Write the data below out exactly as it stands. Do not include the pictures.

···

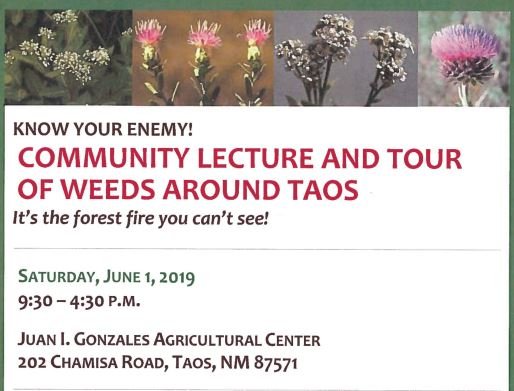Community Lecture and Tour of Weeds Around Taos 03-29-19 (2)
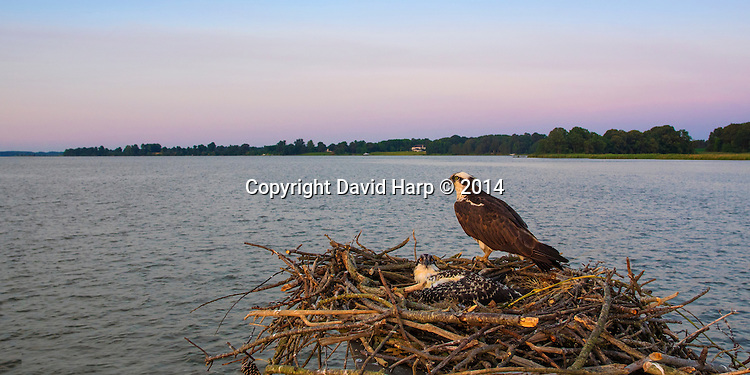 An adult osprey and it's sole surviving chick have an expansive view of the river from their nest atop an old duckblind.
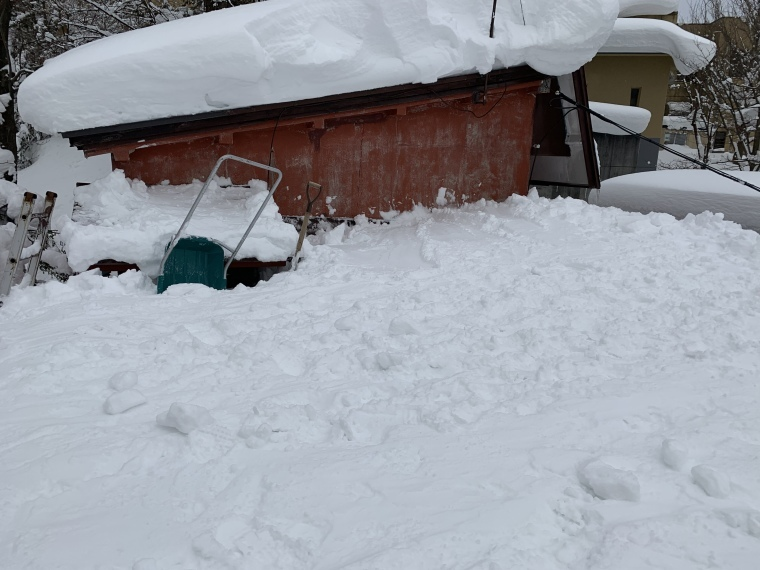 屋根の雪降ろし☃️_b0185375_16392040.jpeg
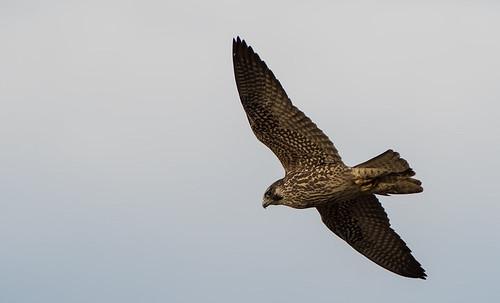 Immature-Peregrine-Falcon-1384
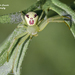 Triangle Crab Spider - Photo (c) Marcello Consolo, some rights reserved (CC BY-NC-SA)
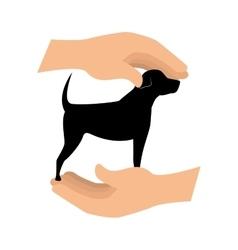 Cute dog isolated icon vector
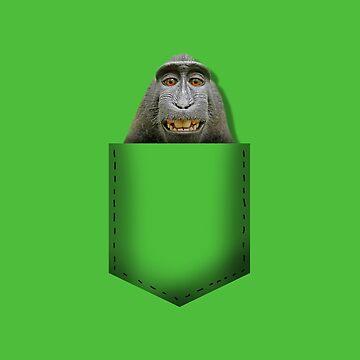 Monkey pocket by whereismypanda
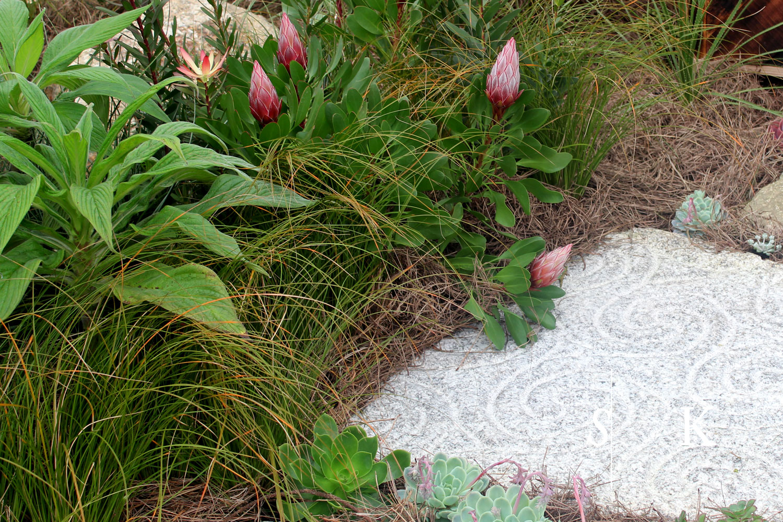 Boconnoc Flower Show 2017 - Selma's Show Garden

···

> Response
Community Lecture and Tour of Weeds Around Taos 03-29-19 (2)
 An adult osprey and it's sole surviving chick have an expansive view of the river from their nest atop an old duckblind.
 屋根の雪降ろし☃️_b0185375_16392040.jpeg
 Immature-Peregrine-Falcon-1384
 Triangle Crab Spider - Photo (c) Marcello Consolo, some rights reserved (CC BY-NC-SA)
 Cute dog isolated icon vector
 Monkey pocket by whereismypanda
 Boconnoc Flower Show 2017 - Selma's Show Garden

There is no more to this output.